Aug 25, 2022
Simplifying database connectivity with Arrow Flight SQL and ADBC
David Li, Tom Drabas, Alison Hill
Multi-language tools allow users the freedom to work where they want, how they want, unleashing greater productivity. We design and build composable data systems that enable users to write code once, in any language, on any device, and at any scale to develop pipelines faster.
TL;DR The projects shared in this post are:
- Arrow Database Connectivity (we will use the ADBC acronym throughout the post)
- Arrow Flight SQL (we shorten this to Flight SQL in this post)
- Arrow Flight RPC (we shorten this to Flight RPC in this post)
From the start, Apache Arrow has aimed to bridge data ecosystems together. With the ADBC and Flight SQL projects under active development, the Arrow community is now working to simplify database connectivity for both clients and vendors. In this post, we’ll explain who each project tries to help and how they fit together.
Flight SQL or ADBC? Well…
Why two projects? Because database clients and vendors face overlapping but distinct problems.
Database clients face a choice when deciding how to get Arrow data. They could start from a tried-and-true, generic API like JDBC and ODBC. This choice makes it easy to work with different databases. But, neither API has native support for the Arrow columnar format, so the data has to be converted. Converting row-oriented data to columnar is costly. It adds extra development time and uses expensive hardware resources. Another option is to integrate with database-specific libraries that do offer columnar data. Some examples include clickhouse-cpp or google-cloud-bigquery. This option requires extra development work for each database that clients want to use. The ADBC project provides a simpler way for clients to get Arrow data. ADBC is a standard API for connecting Arrow-native clients with databases, engines, and storage. ADBC is modular, and abstracts over different wire protocols and database-specific libraries.

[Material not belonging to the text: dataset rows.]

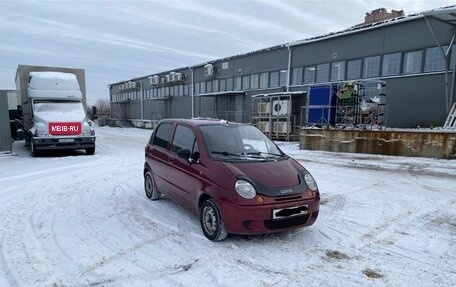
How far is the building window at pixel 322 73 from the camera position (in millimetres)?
20438

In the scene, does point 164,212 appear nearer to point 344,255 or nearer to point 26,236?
point 26,236

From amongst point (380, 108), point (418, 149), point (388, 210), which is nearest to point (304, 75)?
point (380, 108)

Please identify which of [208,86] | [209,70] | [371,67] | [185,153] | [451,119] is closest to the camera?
[185,153]

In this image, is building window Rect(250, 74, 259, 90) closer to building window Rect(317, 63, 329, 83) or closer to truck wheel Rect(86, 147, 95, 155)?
building window Rect(317, 63, 329, 83)

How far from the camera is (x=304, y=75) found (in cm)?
2177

Database vendors also have to make a difficult choice when deciding how to serve up data to clients. If they implement existing generic APIs and protocols, they have to give up some of the benefits of columnar data. On the other hand, they could implement a custom API. But, they would have to then build out support for every different client, now and into the future. Flight SQL offers an alternative for vendors with a fully integrated, Arrow-native wire protocol. Flight SQL is flexible, and not only integrates with ADBC, but also with JDBC and ODBC.